05年9月8日(水) 「入間川八瀬大橋にて」
わざわざ取った4日間の有給休暇が台風14号のせいでオジャンになってしまった。その4日間で国道17号線をトコトコとカブで行き日本を横断(?)、新潟の日本海を見て「越の寒梅」と「ササニシキ」を買って戻る、という旅を実行しようと思っていただけにすっかりふてくされてしまったわたしである。
最後の1日、つまり本日やっと晴れた。わたしのツキも25%であるらしい。
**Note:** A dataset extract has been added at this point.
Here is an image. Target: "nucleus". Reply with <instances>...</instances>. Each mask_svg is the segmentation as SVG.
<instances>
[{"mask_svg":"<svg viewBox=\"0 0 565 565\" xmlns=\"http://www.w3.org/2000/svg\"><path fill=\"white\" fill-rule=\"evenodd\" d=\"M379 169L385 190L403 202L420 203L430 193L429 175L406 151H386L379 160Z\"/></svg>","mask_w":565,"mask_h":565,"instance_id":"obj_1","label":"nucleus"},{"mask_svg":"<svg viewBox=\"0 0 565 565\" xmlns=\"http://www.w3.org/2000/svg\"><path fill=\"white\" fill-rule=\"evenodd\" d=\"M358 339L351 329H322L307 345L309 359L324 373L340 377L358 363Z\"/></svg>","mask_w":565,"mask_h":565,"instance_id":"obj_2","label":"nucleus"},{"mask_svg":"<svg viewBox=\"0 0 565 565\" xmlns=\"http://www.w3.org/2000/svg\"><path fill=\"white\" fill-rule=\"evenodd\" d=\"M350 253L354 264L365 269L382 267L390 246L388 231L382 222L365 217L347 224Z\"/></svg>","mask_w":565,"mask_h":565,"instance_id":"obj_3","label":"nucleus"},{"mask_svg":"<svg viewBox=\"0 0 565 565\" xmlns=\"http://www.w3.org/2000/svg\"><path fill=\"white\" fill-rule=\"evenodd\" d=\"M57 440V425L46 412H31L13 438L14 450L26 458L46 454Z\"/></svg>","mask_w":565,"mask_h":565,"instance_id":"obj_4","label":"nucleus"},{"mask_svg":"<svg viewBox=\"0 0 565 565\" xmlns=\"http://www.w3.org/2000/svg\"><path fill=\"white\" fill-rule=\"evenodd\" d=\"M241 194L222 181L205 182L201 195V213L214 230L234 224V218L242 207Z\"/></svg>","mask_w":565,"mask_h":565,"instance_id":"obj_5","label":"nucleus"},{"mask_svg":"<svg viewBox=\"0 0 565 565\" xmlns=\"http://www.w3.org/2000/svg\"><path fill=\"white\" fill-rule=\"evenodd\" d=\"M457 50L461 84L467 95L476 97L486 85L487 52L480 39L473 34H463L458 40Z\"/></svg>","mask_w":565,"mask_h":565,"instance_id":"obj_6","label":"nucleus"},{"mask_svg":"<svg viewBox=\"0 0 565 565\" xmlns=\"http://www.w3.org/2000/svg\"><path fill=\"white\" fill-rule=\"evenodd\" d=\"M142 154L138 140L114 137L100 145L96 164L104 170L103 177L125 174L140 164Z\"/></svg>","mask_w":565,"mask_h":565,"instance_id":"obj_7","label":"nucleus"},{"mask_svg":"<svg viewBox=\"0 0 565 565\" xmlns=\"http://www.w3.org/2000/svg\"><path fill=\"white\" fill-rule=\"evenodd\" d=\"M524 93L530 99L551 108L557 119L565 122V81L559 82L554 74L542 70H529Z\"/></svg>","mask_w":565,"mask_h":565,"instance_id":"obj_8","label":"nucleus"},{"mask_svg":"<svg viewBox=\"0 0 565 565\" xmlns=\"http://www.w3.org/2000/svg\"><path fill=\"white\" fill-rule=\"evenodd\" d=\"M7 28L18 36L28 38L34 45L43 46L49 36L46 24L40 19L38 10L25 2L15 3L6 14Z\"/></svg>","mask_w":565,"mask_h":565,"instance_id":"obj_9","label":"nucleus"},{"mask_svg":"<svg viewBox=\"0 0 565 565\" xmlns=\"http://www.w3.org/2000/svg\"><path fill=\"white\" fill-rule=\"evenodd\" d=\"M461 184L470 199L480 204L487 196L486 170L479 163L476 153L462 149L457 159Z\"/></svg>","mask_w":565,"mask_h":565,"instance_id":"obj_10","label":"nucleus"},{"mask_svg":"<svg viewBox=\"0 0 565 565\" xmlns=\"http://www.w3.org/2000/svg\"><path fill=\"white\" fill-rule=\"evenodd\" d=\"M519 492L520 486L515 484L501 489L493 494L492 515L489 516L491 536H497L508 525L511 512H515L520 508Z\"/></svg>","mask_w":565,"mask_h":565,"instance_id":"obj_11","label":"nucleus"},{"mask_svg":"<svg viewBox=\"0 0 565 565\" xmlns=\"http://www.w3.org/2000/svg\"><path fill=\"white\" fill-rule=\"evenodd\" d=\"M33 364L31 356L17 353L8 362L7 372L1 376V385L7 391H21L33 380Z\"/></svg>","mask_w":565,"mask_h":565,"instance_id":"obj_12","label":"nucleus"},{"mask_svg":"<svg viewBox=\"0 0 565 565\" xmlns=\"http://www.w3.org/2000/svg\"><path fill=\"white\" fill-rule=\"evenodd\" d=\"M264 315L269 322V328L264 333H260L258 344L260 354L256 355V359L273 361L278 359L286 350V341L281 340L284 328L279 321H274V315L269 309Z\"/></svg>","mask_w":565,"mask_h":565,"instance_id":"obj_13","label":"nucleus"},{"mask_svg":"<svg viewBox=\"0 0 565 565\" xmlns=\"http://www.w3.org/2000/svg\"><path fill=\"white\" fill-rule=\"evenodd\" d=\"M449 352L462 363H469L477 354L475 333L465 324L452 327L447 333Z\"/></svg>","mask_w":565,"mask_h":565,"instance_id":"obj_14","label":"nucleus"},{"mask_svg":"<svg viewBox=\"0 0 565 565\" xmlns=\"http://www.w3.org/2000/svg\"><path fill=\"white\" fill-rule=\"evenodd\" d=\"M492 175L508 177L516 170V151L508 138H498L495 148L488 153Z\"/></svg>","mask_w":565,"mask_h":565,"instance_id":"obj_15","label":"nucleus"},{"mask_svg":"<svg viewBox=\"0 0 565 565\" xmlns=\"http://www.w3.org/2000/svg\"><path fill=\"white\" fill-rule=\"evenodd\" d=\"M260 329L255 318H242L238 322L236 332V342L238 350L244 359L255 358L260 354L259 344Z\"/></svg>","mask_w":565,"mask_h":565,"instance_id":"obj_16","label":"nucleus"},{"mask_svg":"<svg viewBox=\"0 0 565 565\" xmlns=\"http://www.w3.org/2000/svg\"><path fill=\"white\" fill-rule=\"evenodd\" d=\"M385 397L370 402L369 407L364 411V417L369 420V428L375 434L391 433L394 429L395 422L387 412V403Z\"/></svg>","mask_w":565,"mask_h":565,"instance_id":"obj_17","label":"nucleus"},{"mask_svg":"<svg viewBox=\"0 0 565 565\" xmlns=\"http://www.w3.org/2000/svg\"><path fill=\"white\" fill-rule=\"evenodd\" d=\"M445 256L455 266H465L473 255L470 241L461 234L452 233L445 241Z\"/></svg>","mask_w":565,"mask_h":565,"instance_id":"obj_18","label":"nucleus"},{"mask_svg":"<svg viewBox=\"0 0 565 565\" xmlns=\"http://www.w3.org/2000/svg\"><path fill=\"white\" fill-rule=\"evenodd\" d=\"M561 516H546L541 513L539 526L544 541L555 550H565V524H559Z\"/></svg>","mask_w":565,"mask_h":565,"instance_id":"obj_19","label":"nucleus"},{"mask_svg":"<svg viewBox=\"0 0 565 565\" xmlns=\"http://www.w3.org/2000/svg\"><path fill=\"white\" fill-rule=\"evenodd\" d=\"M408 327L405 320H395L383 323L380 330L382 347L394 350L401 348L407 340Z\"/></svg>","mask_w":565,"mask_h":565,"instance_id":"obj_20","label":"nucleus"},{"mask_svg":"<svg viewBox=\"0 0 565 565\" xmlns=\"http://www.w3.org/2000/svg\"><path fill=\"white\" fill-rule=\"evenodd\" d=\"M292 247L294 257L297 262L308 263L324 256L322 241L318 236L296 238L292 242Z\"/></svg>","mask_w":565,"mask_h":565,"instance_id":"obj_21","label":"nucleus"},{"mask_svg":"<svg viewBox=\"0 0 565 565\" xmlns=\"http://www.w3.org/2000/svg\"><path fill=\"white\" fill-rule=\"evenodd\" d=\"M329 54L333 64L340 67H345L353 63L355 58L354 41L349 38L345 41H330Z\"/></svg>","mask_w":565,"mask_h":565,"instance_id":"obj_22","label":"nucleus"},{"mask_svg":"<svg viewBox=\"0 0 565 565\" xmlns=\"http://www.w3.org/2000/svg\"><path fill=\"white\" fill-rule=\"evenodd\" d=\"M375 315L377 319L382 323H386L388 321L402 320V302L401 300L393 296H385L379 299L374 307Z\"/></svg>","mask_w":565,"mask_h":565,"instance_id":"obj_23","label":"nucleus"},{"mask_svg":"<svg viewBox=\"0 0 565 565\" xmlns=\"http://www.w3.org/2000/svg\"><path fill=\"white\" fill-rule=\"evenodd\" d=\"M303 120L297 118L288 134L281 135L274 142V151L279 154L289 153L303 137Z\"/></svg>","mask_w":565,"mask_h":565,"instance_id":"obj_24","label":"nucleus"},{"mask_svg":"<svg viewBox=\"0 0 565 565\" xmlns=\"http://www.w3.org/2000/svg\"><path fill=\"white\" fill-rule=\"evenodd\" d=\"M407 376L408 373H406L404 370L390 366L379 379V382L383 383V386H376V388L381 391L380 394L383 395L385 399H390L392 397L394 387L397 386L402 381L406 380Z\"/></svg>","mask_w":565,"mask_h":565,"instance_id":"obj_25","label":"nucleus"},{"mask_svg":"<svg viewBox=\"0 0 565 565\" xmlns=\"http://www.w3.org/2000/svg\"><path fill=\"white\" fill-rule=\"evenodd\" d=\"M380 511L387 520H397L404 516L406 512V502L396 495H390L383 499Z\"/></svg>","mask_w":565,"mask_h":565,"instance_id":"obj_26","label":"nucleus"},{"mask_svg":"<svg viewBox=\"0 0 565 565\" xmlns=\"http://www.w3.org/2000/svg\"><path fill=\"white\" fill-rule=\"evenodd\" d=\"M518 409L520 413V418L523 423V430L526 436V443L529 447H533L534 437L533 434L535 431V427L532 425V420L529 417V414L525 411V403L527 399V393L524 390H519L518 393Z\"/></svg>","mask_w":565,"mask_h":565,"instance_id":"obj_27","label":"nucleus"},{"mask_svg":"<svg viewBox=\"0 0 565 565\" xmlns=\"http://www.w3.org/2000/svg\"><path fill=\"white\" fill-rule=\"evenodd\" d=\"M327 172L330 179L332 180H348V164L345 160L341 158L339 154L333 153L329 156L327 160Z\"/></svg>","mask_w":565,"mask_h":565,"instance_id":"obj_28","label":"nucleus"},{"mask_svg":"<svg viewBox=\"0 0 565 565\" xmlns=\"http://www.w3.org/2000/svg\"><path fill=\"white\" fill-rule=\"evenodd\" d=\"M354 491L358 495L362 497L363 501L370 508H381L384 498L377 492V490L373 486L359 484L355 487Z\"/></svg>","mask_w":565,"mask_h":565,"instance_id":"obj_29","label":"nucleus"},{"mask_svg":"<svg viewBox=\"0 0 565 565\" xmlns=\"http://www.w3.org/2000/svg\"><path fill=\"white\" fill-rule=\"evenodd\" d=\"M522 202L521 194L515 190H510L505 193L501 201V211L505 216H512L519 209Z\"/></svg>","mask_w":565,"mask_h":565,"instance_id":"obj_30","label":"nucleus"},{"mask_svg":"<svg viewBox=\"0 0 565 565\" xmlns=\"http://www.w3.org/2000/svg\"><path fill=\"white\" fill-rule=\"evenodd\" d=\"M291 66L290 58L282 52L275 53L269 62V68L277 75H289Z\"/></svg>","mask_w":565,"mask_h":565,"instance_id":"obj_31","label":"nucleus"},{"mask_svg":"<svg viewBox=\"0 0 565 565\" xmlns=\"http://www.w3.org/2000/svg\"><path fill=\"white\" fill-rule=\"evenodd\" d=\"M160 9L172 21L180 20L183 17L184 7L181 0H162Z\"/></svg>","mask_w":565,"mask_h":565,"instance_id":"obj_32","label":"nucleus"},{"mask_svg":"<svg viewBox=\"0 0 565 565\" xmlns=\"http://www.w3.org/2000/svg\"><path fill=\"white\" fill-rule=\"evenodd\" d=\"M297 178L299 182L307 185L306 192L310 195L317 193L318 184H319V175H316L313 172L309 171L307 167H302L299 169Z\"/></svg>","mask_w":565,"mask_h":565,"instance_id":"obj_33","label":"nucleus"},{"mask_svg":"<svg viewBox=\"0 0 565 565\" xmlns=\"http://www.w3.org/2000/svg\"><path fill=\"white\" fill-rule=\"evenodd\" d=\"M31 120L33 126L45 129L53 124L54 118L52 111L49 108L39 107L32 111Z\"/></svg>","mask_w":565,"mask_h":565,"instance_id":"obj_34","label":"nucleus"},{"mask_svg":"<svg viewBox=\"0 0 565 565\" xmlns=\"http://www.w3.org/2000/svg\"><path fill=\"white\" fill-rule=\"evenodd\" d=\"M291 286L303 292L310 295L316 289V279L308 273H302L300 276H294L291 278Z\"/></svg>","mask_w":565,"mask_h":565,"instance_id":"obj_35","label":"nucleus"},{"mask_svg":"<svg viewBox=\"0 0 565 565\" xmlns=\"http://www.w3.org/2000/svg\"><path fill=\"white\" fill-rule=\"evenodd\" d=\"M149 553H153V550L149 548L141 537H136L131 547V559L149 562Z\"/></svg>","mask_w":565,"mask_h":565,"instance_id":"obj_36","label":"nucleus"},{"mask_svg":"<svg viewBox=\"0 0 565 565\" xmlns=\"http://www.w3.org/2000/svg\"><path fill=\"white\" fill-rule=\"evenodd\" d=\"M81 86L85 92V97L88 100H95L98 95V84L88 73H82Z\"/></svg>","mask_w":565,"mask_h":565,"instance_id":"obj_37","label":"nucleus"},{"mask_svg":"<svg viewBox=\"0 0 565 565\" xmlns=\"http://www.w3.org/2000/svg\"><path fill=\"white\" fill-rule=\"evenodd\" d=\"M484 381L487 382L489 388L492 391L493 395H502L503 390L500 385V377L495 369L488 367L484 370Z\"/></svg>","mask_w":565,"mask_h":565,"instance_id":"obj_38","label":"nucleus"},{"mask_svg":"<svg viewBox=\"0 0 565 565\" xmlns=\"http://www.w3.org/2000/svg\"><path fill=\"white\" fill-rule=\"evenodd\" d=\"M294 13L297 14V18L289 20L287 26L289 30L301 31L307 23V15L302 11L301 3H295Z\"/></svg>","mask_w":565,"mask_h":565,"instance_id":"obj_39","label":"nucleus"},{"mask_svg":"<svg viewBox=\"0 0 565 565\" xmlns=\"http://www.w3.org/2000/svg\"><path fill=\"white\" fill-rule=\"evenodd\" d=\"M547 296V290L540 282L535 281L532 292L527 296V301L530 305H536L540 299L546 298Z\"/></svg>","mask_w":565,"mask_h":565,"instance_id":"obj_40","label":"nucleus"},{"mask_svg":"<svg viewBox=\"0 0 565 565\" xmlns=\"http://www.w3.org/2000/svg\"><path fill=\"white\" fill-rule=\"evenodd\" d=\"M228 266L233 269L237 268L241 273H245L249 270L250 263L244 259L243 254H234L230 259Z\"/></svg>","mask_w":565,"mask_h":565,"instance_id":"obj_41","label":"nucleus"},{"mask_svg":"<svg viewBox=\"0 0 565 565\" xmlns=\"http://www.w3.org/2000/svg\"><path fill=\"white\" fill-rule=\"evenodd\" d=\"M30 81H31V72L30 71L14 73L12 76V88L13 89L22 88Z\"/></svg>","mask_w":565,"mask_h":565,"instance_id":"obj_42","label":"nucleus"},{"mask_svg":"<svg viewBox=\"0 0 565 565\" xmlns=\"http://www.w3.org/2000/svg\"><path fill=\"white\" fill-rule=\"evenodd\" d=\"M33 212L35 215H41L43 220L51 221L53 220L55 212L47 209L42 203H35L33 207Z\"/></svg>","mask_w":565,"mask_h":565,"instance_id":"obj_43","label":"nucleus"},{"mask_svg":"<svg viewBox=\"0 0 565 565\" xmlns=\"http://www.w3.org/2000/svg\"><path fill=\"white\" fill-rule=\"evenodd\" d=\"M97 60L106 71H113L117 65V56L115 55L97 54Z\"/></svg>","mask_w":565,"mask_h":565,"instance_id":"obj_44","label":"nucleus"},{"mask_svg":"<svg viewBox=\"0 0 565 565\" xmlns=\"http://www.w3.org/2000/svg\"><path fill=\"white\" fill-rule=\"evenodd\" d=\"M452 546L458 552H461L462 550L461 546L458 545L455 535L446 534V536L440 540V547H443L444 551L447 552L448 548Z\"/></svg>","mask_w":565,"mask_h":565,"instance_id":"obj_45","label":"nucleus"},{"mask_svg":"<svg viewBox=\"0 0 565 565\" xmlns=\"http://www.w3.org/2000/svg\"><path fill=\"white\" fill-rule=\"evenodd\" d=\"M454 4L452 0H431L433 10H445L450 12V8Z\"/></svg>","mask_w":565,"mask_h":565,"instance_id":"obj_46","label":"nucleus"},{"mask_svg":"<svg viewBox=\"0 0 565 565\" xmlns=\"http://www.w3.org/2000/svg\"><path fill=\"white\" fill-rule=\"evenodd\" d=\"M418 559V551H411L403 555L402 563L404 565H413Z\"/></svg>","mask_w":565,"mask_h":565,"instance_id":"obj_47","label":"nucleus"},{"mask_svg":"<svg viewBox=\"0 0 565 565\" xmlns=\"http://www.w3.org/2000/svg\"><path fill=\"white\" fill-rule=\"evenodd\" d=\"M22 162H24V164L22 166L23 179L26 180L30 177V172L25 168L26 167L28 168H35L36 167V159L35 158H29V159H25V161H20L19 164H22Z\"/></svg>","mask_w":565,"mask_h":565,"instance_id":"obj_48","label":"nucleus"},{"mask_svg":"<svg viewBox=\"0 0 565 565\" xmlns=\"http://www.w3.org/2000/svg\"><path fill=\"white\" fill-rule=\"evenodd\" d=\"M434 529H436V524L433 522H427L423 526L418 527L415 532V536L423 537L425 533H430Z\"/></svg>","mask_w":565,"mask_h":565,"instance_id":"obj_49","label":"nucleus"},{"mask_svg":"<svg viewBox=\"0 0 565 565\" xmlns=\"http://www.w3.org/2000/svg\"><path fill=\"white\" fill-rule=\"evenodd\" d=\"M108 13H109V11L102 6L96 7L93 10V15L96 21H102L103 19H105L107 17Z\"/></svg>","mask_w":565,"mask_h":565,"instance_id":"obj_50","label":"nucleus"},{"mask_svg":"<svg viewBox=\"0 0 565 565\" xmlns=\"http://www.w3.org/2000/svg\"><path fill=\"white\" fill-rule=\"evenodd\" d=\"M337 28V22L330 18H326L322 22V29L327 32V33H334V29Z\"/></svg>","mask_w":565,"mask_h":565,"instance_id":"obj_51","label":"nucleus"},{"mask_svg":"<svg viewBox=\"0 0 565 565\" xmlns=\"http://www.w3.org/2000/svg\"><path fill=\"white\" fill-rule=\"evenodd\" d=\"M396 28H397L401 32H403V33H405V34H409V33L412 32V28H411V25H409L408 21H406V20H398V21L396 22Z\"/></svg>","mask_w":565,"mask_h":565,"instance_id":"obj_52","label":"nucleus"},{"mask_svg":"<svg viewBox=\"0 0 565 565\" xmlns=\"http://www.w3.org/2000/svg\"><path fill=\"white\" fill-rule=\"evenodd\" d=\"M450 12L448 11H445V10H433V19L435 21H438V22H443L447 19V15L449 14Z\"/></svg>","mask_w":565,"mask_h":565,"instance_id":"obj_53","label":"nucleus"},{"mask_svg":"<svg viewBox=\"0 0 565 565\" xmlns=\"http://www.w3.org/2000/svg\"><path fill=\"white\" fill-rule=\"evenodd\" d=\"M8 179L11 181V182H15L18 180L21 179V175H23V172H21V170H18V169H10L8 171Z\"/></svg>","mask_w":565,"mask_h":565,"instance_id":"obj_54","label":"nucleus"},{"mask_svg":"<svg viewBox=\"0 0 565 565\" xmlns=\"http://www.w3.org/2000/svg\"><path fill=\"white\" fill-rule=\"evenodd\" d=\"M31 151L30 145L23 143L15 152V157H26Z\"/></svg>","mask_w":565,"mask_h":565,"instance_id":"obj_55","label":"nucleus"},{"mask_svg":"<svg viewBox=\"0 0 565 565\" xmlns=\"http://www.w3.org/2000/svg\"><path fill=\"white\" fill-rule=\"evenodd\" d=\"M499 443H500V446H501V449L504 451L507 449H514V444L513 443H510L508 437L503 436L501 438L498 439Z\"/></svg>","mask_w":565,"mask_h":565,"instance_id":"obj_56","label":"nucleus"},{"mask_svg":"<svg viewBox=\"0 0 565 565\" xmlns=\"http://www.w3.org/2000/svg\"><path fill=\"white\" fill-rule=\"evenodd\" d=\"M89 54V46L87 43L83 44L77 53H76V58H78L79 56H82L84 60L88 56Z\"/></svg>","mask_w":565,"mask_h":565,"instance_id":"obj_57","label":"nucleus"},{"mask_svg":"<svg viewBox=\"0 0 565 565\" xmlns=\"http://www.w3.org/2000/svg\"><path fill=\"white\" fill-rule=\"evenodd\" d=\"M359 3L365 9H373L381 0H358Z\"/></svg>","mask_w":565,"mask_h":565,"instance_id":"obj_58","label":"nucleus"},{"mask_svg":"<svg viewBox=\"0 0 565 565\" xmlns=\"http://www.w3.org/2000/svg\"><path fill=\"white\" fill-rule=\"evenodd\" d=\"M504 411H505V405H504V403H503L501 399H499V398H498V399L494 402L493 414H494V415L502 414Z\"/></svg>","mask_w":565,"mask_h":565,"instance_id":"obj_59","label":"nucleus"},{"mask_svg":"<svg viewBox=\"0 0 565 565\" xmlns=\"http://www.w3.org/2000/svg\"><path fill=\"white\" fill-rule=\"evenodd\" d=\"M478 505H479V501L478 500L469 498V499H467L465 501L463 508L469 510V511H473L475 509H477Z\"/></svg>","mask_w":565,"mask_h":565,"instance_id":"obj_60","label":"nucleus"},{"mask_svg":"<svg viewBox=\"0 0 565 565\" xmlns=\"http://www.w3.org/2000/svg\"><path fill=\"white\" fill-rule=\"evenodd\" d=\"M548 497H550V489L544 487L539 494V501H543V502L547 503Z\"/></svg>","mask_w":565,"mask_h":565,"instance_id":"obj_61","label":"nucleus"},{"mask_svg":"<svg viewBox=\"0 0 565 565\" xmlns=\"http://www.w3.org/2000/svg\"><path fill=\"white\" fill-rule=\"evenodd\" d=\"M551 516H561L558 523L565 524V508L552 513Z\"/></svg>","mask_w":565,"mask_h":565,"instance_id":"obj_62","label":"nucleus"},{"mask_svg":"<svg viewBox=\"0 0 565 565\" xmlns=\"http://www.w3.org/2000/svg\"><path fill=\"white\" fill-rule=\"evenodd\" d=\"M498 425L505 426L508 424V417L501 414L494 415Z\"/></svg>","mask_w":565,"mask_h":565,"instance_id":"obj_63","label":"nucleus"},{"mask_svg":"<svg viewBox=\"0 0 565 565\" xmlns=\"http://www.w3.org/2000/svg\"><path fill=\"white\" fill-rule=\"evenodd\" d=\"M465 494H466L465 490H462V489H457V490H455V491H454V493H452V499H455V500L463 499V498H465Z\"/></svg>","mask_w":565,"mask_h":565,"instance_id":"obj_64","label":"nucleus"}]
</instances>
ま、だいたい人生の75%ぐらいはもう終わっちゃったのだろうから、こんなもんだろう。しかし台風14号の被害を被った方々のことを思うと、遊べなかったぐらいでふてくされるなんて罰があたりそうだ。
先日娘と行った「峠でチャチャチャ」の帰路にチラッと寄った入間川の八瀬大橋付近に今日は出直し釣行である。“ヤセ”たい願いもある。
そもそも、この前訪れたのさえ1年振りぐらいだから川の激変ぶりは無理もないが、川の真ん中に背の高い雑草に覆われた巨大な中州ができてしまっていた。しかし釣り人には都合のいい緩い淀みが脇にできていて15Cmほどのオイカワの群れが2〜300匹かたまって泳いでいたのだ。オイカワ師匠としてはこれを見逃すわけにはいかないのである。
ひと雨ごとに川は変わるというので、又さらに先日の大雨で様子が変わり淀みが無くなっているかもしれないと心配したがなんとか形を残している。中州の方は雑草群の半分は流されたようだった。魚の数も半分になった、ような気がする。
先客のオヤジが1人いて、餌釣りで30秒に1匹のペースで釣っていた。この人は生活がかかっているらしく竿振りも真剣である。河原に勝手にブルーシートで小屋を立てて住んでいるのでホームレスというわけではない。魚を釣って食も得ているらしいので乞食というわけでもない。マリネとか天ぷらにでもするのだろうか。醤油とかはあるのだろうか。よけいなお世話だが気になる。
小屋の中には小さなテレビも有るようだったし新品の自転車もあるし、広大な庭で猫も2匹飼っているようだ。パリッとしたフィッシングベストは着ているし煙草も吸っているし、隣で釣るわたしにガンを飛ばすプライドも持っている。車に乗って遊びにくる友人もいるようだった。ことのほか豊かな生活で、まったく世の中の仕組みがわからない。うらやましいぐらいだ。
このオヤジの撒き餌に大きいオイカワはすべて寄せられてしまって、わたしの目の前には10Cm以下の魚ばかりが残ったようようだった。思い切って最小魚を釣ることに目標変更する。
今までフライで釣った最小魚はやはりオイカワの2.8Cmというのがある。“イヤリング”といわれるサイズだ。26番という最も小さなフライでもなかなか釣るのはむずかしい。タナゴ用のはりでフライを巻いたりする。仮に釣れた場合でも合わせた途端に後方に吹き飛んでいったりするのでなかなか手にするのはむずかしいのだ。(無駄な殺生でもあるしねえ……)
結局今日も8Cmぐらいのやつばかりで、3Cm以下クラスはフライをつつくのがやっと、くわえきれず釣れなかった。それでも久しぶりに生きた魚を触ったので気持ちが落ち着いた。
家に着くと魚臭いわたしの手を飼い猫のプーリーがペロペロ舐めた。体重計に乗ると66Kgになっていて3Kg減っているような気がした。幸せは決してパーセンテージで語ってはいけないのだ。